» Document:
You can create a UAE-compliant tax invoice in Deskloc Flow from Sales → Tax Invoices → + New Tax Invoice. Pick a customer (their TRN and address auto-fill), set the date and payment terms, add line items, choose VAT 5% Standard or 0% Zero-Rated, and click Create Invoice. The resulting PDF is FTA-compliant out of the box — it shows your TRN, the customer's TRN, "TAX INVOICE" title, VAT breakdown, amount in words, and a QR code, all required for full UAE tax invoices.
This article walks through the full flow for UAE businesses, including how to pick the right VAT rate, when to use the Arabic Invoice layout for government clients, and when to use the Trade Invoice format with FOB/CIF pricing for export shipments.
TL;DR
- Sales → Tax Invoices → + New Tax Invoice → pick customer → add line items → choose VAT rate → Create Invoice
- VAT options: 5% Standard (default for most UAE supplies) or 0% Zero-Rated (for qualifying exports and specific supplies)
- Customer's TRN and address auto-populate from their record — make sure those are filled in first
- PDF output is FTA-compliant by default: your TRN, customer TRN, "TAX INVOICE" title, VAT breakdown, QR code, amount in words
- Arabic Invoice toggle for bilingual right-to-left layout (UAE government and enterprise clients)
- Trade Invoice toggle for FOB / CIF pricing breakdown (Free Zone re-exporters)
- Invoice numbers auto-generate sequentially starting from your configured prefix (e.g.,
INV-001)
Step 1: Open the Tax Invoices page
From any page in Deskloc Flow, click Sales in the left sidebar to expand it, then click Tax Invoices. You'll land on your invoice list.

» Instructions:
a: Answer these questions from the tax invoice article, one line each:
(i) Which two VAT rates can be chosen for an invoice?
(ii) Which toggle produces a bilingual right-to-left layout?
(iii) In Step 1, what is clicked after Sales is expanded in the left sidebar?
b: Summarize the tax invoice article in two sentences.
c: Write the next portion of the Deskloc Flow tax invoice article, beginning right after its final sentence.
The rows that come next are separate material and have no connection to the tax invoice article.

» Records shown:

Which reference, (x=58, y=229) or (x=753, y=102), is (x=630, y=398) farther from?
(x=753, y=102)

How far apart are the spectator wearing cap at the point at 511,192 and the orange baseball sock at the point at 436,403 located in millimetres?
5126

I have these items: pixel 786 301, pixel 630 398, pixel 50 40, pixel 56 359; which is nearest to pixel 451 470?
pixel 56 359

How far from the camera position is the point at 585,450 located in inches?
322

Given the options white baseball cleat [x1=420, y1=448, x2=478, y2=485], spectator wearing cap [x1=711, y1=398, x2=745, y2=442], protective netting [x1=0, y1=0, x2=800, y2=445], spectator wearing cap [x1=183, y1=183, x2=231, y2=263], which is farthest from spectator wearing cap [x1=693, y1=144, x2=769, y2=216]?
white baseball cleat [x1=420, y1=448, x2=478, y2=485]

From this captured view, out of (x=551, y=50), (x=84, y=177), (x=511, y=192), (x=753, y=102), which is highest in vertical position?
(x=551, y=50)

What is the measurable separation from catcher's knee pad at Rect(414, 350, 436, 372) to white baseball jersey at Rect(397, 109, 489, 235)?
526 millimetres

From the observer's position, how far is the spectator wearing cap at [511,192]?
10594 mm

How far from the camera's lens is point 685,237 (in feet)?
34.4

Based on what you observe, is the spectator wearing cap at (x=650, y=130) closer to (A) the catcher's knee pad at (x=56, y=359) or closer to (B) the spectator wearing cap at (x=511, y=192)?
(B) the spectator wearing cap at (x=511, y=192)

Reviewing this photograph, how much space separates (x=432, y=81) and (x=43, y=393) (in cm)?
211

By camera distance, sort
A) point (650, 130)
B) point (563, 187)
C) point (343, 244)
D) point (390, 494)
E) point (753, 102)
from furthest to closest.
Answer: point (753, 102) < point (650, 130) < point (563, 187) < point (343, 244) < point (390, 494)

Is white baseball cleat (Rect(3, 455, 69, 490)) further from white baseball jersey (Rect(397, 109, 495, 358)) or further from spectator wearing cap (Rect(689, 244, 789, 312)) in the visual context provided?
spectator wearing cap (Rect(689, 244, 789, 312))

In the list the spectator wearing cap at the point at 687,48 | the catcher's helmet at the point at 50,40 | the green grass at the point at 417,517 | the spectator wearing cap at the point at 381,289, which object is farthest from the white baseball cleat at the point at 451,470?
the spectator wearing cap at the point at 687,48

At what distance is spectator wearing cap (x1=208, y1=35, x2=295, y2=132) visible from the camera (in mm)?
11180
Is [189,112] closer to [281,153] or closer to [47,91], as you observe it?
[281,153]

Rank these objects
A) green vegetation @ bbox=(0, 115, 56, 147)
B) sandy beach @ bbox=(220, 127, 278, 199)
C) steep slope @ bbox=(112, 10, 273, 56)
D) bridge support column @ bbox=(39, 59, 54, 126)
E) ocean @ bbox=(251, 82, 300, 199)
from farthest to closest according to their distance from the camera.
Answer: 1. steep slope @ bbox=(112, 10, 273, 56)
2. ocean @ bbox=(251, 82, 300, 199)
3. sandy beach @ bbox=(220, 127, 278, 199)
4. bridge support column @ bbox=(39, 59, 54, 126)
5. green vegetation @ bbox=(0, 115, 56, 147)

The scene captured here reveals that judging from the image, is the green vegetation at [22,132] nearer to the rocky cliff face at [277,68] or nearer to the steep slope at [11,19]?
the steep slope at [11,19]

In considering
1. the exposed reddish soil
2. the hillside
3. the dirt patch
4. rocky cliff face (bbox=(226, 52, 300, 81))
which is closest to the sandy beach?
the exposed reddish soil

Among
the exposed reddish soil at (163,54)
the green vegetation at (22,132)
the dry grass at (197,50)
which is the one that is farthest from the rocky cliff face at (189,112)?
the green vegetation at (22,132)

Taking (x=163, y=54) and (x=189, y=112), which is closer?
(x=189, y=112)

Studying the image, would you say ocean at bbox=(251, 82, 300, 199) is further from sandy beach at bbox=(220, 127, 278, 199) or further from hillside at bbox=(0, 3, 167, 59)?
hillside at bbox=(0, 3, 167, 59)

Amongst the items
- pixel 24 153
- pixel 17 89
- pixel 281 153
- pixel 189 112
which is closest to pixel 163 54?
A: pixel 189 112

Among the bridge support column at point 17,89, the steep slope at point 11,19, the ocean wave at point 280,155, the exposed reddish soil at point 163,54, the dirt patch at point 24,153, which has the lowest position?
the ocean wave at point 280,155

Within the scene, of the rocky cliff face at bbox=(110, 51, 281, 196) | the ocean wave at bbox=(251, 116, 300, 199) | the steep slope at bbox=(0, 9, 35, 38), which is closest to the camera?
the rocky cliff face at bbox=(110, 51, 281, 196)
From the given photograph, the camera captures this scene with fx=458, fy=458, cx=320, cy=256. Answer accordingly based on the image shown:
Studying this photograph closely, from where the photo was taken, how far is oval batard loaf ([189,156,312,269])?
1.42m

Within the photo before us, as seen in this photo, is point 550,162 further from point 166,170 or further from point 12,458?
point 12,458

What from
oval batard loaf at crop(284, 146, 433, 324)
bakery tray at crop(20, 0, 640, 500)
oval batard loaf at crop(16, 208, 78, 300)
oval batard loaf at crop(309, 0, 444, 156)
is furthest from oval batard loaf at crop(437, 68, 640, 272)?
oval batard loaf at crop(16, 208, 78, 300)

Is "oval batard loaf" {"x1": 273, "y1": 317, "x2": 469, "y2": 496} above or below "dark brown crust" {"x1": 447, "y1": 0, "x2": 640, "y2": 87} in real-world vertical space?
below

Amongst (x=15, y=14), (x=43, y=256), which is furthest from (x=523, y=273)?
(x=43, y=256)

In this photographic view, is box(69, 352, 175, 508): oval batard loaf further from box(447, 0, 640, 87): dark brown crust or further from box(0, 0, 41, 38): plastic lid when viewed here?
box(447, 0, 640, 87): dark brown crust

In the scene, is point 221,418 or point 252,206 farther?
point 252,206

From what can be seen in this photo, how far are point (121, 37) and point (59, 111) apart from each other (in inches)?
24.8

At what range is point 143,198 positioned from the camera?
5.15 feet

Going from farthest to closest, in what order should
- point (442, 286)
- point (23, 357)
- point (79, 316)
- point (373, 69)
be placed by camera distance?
* * *
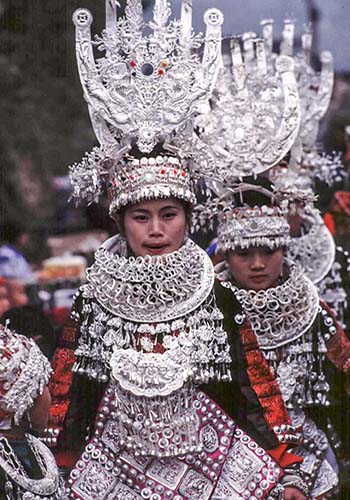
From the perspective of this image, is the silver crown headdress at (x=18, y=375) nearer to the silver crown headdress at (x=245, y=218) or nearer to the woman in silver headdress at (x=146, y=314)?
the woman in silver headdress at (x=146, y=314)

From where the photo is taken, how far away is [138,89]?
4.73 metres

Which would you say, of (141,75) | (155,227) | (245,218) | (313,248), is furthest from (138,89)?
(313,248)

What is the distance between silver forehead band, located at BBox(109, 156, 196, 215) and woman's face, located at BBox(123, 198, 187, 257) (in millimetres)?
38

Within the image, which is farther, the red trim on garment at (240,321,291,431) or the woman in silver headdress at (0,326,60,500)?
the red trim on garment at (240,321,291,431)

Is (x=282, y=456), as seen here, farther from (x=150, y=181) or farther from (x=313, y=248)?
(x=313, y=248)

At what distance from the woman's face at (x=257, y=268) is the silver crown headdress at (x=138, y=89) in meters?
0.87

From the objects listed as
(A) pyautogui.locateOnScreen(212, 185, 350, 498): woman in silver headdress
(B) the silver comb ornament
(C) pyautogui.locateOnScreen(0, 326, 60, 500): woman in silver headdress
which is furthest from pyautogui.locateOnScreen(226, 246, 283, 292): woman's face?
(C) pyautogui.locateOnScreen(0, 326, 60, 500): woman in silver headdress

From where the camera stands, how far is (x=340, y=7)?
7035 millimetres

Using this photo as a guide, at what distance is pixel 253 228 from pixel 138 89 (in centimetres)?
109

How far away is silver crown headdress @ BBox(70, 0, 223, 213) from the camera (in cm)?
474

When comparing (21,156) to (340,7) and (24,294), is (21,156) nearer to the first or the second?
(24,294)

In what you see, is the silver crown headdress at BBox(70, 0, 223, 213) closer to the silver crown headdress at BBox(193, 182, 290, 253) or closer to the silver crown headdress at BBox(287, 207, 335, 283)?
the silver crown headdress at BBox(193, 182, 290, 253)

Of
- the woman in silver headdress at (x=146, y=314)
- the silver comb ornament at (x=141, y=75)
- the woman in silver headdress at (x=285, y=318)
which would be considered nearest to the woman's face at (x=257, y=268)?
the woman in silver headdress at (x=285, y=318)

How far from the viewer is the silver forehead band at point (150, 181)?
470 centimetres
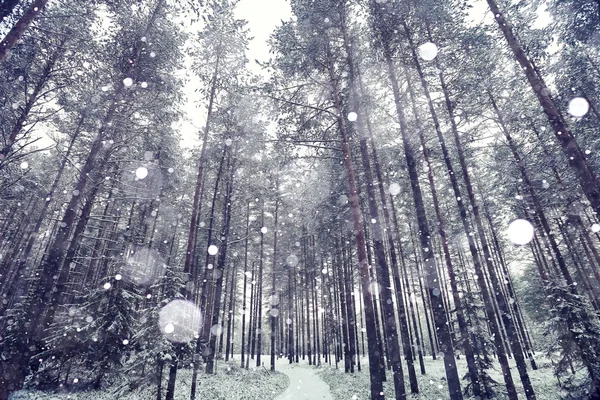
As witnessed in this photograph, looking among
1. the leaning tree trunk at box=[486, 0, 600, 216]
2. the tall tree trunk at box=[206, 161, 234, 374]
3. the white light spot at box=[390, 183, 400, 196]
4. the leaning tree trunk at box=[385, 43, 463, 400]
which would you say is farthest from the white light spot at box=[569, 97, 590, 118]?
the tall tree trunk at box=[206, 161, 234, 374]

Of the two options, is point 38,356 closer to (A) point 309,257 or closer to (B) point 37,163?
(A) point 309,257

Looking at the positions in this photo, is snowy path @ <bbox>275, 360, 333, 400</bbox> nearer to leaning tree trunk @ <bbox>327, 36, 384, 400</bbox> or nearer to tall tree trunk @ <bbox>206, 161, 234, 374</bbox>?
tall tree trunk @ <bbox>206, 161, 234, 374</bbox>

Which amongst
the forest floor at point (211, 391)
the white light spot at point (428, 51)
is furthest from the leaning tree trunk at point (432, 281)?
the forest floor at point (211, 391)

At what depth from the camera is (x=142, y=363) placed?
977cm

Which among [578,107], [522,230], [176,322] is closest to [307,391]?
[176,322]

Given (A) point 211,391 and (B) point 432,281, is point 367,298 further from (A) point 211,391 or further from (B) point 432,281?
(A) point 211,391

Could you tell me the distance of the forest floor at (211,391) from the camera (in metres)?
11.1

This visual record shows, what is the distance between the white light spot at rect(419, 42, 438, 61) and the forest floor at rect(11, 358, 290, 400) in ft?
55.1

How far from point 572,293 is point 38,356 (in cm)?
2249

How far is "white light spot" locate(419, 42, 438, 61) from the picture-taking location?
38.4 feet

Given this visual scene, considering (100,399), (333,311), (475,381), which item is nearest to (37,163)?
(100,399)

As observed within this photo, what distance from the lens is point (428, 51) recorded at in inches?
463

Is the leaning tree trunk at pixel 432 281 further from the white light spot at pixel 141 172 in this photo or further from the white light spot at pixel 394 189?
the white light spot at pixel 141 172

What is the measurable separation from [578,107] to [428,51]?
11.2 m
==
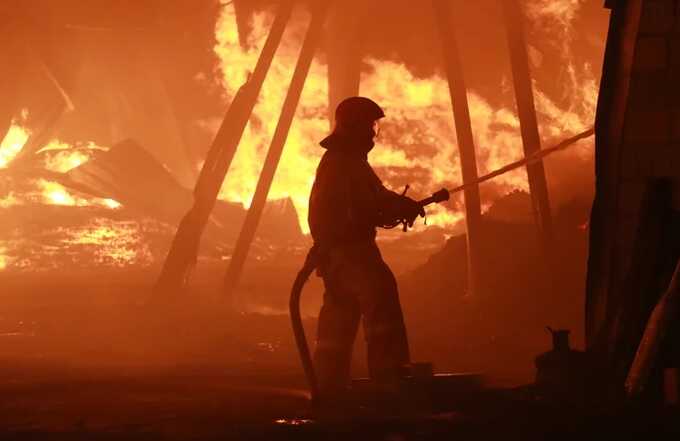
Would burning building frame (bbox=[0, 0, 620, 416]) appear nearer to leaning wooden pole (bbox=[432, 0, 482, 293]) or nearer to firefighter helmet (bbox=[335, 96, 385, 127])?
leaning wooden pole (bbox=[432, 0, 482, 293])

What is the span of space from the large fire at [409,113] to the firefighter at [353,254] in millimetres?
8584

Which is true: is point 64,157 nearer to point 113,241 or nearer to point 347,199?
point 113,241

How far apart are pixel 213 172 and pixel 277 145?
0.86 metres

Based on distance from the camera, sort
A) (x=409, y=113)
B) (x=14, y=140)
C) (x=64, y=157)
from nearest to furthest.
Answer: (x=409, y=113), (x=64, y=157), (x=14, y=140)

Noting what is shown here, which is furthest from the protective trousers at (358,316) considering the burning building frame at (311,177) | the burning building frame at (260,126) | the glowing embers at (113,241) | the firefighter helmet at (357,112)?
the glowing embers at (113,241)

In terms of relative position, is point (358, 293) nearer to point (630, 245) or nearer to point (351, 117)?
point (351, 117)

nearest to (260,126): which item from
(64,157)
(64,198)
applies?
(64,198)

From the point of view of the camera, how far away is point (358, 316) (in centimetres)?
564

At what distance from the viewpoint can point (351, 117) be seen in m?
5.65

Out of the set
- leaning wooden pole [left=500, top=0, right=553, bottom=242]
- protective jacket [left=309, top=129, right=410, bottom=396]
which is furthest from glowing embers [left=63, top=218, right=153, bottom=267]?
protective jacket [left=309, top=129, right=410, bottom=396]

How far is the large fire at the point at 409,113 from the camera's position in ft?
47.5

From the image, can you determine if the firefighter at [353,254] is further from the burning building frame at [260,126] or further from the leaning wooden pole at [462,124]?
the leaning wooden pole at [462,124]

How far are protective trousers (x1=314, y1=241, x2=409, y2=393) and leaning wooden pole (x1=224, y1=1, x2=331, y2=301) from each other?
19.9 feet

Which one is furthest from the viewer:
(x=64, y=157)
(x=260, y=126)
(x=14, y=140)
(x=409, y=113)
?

» Outputs in order:
a:
(i) 5% Standard and 0% Zero-Rated.
(ii) The Arabic Invoice toggle.
(iii) Tax Invoices.

b: In Deskloc Flow, a UAE-compliant tax invoice is created from Sales → Tax Invoices → + New Tax Invoice by picking a customer (whose TRN and address auto-fill), adding line items, choosing 5% Standard or 0% Zero-Rated VAT, and clicking Create Invoice. The resulting PDF is FTA-compliant by default, and the article also explains when to use the Arabic Invoice layout for government clients and the Trade Invoice format with FOB/CIF pricing for export shipments.

c:
The list shows every invoice with its status (Draft, Sent, Unpaid, Partial, Paid, Overdue, Void), customer, date, currency, and amount. The four summary cards at the top show Total, Unpaid, Overdue, and Paid This Month — quick view of your receivables health.
You can filter by status using the pills (Draft / Sent / Unpaid / Overdue / Partially_paid / Paid / Void), search by invoice number or customer, and click any invoice to view or edit it.
To create a new one, click the blue + New Tax Invoice button in the top-right.
Step 2: Pick the customer, date, currency
The new invoice form opens with three main sections: Document Details (customer, dates, payment terms), Line Items (what you're billing), and Currency & Tax (in the right column).

Customer — start typing the customer name to search your customer directory. Once selected, their TRN and address pre-fill on the invoice automatically. If you haven't added the customer yet, you'll need to add them first (see How do I add my first customer to Deskloc Flow?).
Date — defaults to today. This is the tax point of the supply, which determines which VAT return period the invoice falls into. For UAE VAT compliance, set this carefully — backdating tax invoices is restricted under FTA rules.
Payment Terms — pick from the dropdown (Net 7, Net 15, Net 30, Net 60, Due on Receipt, or custom). Deskloc Flow auto-calculates the Due Date based on Date + Payment Terms. You can override Due Date manually if needed.
Currency & Tax panel (right column) — this is where Deskloc Flow's UAE-first design really shows:
- Currency dropdown — pick AED, USD, EUR, GBP, INR, SAR, and 20+ others. If you pick a non-AED currency, the panel shows the live exchange rate (e.g.,
1 USD = AED 3.6724 ✓ live rate). You can override the rate manually if you've locked a rate with your customer. - VAT toggle — pick 5% Standard (default) or 0% Zero-Rated. We cover when to use each in Step 4.
- Arabic Invoice toggle — see Step 6.
- Trade Invoice toggle — see Step 7.
Step 3: Add line items
Scroll down to Line Items and click + Add line for each item or service you're billing.

For each line, fill in:
- Description / Product — either pick from your saved Items catalog (drop-down) or type a manual line description. The example above uses manual lines.
- Item name — the short title that appears on the PDF (e.g., "Trade consultancy services — May 2026").
- Description (optional) — longer text shown below the item name on the PDF if you need to clarify scope, dates, or shipment references.
- Qty — quantity. Use 1 for one-off services, actual count for goods.
- Price — the unit price. Currency follows the invoice's currency selection.
- Total — auto-calculated from Qty × Price.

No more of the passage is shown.